Prelude to Renewal

May 2018
Catherine Gilliss

Organizations develop and change over time, just like people. Evolution is shaped by the outside world as well as the interiors where we value, believe and act collectively. The qualities of organizations vary according to your perspective. We know this because we have begun a process of organizational self-examination.

At UCSF’s School of Nursing, we are in the early stages of a process of renewal that will soon move into development of a strategic plan. The point of strategic planning is to set priorities for decision making about resources (time, money, human capital), but the process begins with an inward reflection. Borrowing on Peter Drucker (Five Most Important Questions: Enduring Wisdom for Today’s Leaders, 2015), we begin by considering four questions: 

  1. What is our mission? 
  2. Who is our customer? 
  3. What does our customer value?
  4. What are our results?

And the answers to these four offer direction to the final question:

  1. What is our plan?

Discussion of mission – in accordance with our vision and values – grounds our work and sets some basic boundaries. For instance, as we enter our planning process, we will need to balance what experience has taught us about the role of practice activities in our core mission with our clear charge to educate and to develop knowledge.

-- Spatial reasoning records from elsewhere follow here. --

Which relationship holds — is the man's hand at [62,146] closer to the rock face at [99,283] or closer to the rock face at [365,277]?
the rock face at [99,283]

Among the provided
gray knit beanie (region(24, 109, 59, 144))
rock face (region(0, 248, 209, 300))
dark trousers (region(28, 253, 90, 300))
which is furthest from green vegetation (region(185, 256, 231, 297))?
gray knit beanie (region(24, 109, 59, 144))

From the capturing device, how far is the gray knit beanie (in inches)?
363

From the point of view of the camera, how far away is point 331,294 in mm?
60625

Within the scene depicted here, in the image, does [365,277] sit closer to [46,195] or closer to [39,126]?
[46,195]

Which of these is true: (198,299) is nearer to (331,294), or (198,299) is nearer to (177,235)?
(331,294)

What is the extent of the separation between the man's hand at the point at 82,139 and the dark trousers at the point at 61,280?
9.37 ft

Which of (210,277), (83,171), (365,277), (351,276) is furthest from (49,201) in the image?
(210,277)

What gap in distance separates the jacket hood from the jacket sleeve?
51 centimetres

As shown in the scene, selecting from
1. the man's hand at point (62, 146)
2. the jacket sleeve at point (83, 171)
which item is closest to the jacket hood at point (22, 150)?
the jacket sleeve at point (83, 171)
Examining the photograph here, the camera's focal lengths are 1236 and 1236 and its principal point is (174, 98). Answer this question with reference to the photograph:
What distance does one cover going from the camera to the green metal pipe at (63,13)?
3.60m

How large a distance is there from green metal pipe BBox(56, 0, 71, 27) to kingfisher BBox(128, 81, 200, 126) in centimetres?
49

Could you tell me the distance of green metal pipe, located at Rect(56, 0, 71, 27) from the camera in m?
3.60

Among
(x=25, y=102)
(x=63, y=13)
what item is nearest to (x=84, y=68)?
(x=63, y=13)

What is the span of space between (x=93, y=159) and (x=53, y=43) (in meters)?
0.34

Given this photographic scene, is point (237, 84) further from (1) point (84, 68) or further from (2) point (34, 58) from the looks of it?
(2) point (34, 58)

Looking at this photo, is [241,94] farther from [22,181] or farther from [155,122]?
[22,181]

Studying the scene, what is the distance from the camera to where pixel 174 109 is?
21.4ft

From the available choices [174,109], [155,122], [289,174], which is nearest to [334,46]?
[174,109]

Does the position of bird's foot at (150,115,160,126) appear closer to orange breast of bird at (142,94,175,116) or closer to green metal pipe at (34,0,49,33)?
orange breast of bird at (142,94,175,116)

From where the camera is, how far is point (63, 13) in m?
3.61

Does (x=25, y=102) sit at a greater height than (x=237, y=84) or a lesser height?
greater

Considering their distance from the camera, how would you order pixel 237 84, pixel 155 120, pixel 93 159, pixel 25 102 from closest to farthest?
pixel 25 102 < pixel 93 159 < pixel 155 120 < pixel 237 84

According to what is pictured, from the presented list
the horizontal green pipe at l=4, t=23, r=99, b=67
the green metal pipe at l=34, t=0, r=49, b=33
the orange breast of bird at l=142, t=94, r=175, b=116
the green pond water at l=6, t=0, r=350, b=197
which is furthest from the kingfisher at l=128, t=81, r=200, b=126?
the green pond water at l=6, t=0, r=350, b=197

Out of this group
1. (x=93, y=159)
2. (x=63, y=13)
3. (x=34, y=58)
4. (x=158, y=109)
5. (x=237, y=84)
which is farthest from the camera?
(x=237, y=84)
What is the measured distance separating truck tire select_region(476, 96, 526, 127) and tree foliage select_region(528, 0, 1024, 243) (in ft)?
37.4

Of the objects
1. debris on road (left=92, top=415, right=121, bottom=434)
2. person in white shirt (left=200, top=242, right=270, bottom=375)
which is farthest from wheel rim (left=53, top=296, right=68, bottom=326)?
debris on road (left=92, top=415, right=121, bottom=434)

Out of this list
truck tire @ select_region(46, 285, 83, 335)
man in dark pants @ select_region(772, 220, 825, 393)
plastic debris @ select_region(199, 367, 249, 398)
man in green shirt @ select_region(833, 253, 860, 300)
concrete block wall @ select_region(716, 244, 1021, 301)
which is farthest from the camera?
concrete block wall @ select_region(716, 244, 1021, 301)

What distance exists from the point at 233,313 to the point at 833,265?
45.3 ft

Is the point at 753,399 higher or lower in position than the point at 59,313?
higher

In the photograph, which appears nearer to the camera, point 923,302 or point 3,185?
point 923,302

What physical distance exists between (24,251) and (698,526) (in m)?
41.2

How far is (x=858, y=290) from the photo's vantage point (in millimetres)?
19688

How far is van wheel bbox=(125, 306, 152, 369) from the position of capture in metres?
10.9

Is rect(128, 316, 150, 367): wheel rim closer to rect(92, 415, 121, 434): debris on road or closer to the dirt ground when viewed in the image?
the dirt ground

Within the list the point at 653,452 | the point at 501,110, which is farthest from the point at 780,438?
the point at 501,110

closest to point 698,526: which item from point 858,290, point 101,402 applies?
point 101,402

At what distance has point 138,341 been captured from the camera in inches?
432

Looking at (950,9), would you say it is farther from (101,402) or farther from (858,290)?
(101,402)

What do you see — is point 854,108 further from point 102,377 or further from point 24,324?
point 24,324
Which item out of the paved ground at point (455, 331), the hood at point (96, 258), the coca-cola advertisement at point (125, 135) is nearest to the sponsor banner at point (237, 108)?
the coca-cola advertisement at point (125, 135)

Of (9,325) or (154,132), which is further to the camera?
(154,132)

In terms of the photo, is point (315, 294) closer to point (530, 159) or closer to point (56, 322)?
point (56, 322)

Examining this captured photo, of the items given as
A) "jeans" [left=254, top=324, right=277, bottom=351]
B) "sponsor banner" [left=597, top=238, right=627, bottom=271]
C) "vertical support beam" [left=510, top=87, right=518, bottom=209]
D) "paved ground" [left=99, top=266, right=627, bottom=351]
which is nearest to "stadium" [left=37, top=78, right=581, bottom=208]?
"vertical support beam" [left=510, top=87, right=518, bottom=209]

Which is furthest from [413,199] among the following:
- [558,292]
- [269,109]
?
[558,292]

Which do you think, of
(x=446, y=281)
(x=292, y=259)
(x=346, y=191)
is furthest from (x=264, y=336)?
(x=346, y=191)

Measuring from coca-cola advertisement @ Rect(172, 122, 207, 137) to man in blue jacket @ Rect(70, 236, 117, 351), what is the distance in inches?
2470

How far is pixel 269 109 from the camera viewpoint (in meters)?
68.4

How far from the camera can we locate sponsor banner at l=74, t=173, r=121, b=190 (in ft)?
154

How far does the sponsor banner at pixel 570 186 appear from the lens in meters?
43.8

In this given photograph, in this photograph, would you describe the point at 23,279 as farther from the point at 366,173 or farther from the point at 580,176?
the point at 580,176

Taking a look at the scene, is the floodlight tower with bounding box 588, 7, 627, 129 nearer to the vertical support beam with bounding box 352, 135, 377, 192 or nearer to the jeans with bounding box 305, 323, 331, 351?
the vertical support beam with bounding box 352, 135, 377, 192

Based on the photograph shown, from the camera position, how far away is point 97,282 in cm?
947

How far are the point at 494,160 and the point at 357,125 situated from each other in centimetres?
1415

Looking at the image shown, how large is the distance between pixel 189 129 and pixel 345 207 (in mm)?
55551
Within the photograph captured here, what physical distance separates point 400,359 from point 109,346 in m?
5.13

The question “Who is our customer?” is complicated, as is the language used to describe the beneficiaries of our effort. Is our customer a composite of students, learners, trainees, patients and clients – or is it “the public”? As a public institution charged with educational and knowledge development responsibilities, we often experience the two responsibilities to be in conflict (e.g., How can I finish that manuscript while teaching so many courses?). 

What our customers value has changed over time, and those changes have demanded changes of us. Our students are more diverse than ever, expecting that we understand their background and are competent to address the differences, whether they be financial, cultural, learning differences or physical differences that require accommodations. Our customers’ expectations for research include greater levels of patient engagement, public access to data, compliance with a growing set of regulations, and more design and analytic sophistication than ever. In the provision of health care, we see expanded levels of patient self-determination, which require new ways of interacting with those we serve. Over time and taken collectively, these shifts are significant influences on the ways in which we work.

Not surprisingly, some of our results are more encouraging than others. We enjoy continued success in scientific productivity and are turning attention to succession planning in our research. Our educational programs, while high quality, use delivery models that limit access to a growing number of prospective students, which, in turn, limits our ability to prepare the future health care workforce. Our diverse body of faculty, staff and students are eager to grow, contribute and find their way in a world that is increasingly fast-paced and confusing. Sometimes that complexity and the pace are dispiriting.

Back in the early 1990s, when Marilyn Chow was honored as our Distinguished Alumna, she reminded us of the fable about the frog who did not jump from the boiling water when the temperature increase was gradual, in contrast to the frog thrown into boiling water, who immediately jumped out. Our water temperature is rising now, and that must be the impetus for us to jump out of the pot and plan our future

That matters because for more than 100 years, our School has been among our profession’s leaders. Nurses and nursing science will continue to play a central role in how we deliver health care in this country and around the world; therefore, institutions like ours must stop periodically to incorporate how the world has changed into everything that we do. That doesn’t mean that we abandon our core values, the ones that have driven nursing from the outset – those remain our touchstone – but it does mean that we have to create room to grow and change. We expect that in the coming year, the stories we tell of the exciting work of our extraordinary faculty, staff and students will reflect that growth and change.